I had to go back. I cracked open the door. The light swept by. Could I sneak along and sidestep against the barracks? I recalled my mother's remark that she could be a troublemaker. Well, I wasn't making trouble now. I hadn't done anything wrong. The guard had no reason to shoot. My heart was pounding. I was scared, but I also resented the guard and the intrusion of the light.

 

    I flung open the door and strode into the center of the beam. Walk normally. Don't look scared. The guard trained the light on me. I walked back---step by anxious step---down the middle of the road. It was so far.
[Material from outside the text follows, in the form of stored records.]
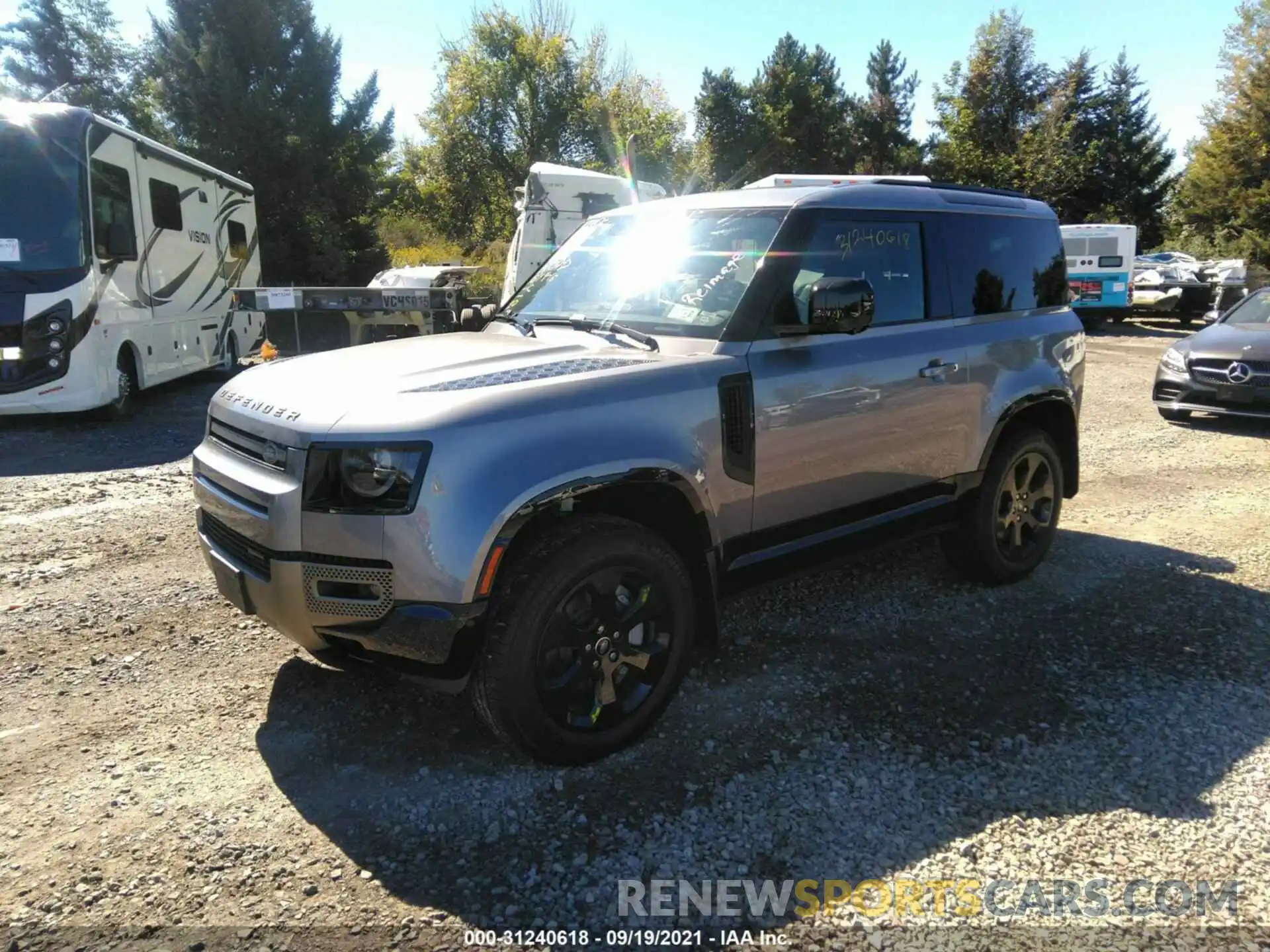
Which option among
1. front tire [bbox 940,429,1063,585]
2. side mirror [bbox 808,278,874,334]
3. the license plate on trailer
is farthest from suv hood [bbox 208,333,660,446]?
front tire [bbox 940,429,1063,585]

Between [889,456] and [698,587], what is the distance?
1.27 metres

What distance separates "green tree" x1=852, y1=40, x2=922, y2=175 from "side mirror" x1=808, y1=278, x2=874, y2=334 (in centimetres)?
4143

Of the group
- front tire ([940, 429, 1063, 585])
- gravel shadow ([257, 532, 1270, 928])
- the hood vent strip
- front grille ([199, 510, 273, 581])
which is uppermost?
the hood vent strip

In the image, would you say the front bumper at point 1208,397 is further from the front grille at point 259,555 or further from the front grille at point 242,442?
the front grille at point 242,442

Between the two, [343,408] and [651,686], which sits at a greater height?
[343,408]

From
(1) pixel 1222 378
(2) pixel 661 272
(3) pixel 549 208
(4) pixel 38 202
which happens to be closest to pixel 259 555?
(2) pixel 661 272

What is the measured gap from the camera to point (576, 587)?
116 inches

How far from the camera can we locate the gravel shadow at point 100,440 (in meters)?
7.86

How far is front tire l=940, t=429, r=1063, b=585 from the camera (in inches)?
183

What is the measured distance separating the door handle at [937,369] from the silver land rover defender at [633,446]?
0.04ft

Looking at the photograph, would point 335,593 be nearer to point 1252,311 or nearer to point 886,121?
point 1252,311

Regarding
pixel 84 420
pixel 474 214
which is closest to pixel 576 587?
pixel 84 420

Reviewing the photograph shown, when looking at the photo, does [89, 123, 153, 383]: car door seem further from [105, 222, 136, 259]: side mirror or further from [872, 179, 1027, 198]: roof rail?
[872, 179, 1027, 198]: roof rail

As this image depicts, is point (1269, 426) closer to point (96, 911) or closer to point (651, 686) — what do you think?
point (651, 686)
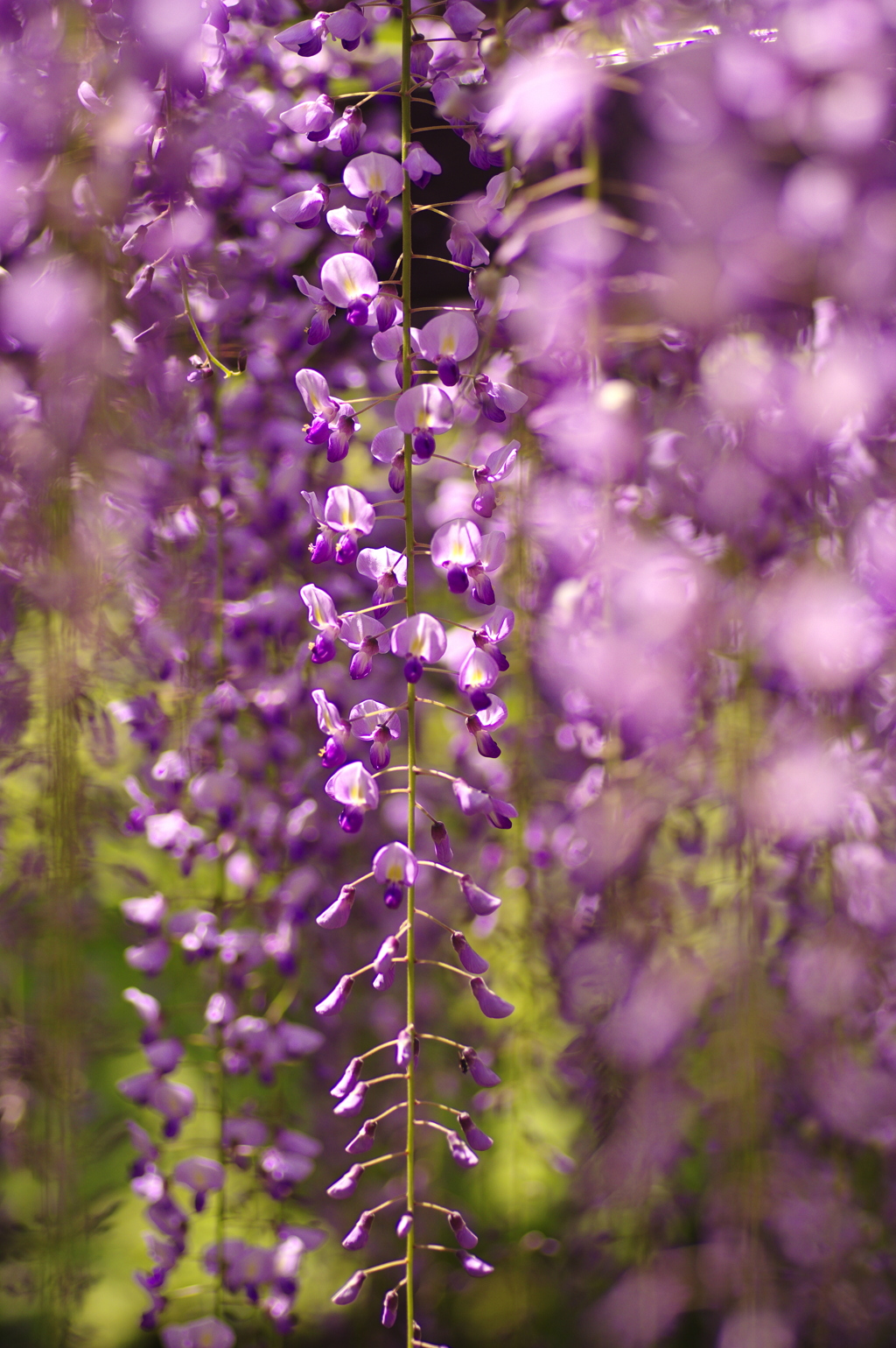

Four barracks felt like a mile. As soon as I reached my barrack, the spotlight swept past me and out into the black.

 

I was still alive.

 

    I climbed into bed. Had it been real? Had I been dreaming? No, the searchlight still blinked across the window...over and over. I closed my eyes. The rhythm flickered against my eyelids...light, dark, light, dark. The beat went on and on.  

"Tower of Arcadia"

 

    Santa Anita Assembly Center, the temporary camp where we were placed before being sent to Amache, was in Arcadia, California.  Arcadia was a place of peace and simplicity in ancient Greece; our barracks camp was anything but. This painting expresses my bewilderment at my imprisonment.  A church in the upper right corner displays a gold cross, offering a glimmer of hope.

"Only My Freedom"

 

    Winter in Amache was sometimes gentle, often brutal, but always amazing. The first winter began with a chill suspended in the air. The sky was gray and featureless...a studied watercolor wash. A few small snowflakes flitted in midair, dancing as if unable to make up their minds, then floated to the ground. The flakes, weightless, melted instantly on my palm. I glimpsed a fleeting crystal on the back of my hand. The flakes wavered before they touched the ground and disappeared. As I stood there, they fell faster, clung to my clothes, and feathered the sagebrush.

 

    Soon the snow fell in clusters. I went inside and watched snow temper the angles of the barracks and glaze the windows. A gentle wind sculpted the snow into soft mounds. The desert was transformed into wispy cotton candy, swollen mochi, bloated meringues. The monotonous gray was layered with a soft sheen muted by the golden reflections of a late-afternoon sun trying bravely to push aside the clouds.

 

    I whipped at the snow with my feet to the end of our block and looked toward the vastness of Kansas, smothered by the same white blanket. Jackrabbits hopped through the barbed-wire fence, oblivious to the armed guards, nibbling at the scraps the mess cook had left for them. I crept closer and tried to coax one near. For a second, it looked at me, then scampered away. "Come on," it seemed to say, "follow me." I watched as it tracked black prints in the snow.

 

    "I envy you, Mr. Rabbit," I told him. "You're free. You can hop to Kansas if you want." I yearned for this place I had never seen and barely knew about, but it lay beyond the barbed wire, beyond the reaches of the searchlight. It symbolized nirvana, the Promised Land.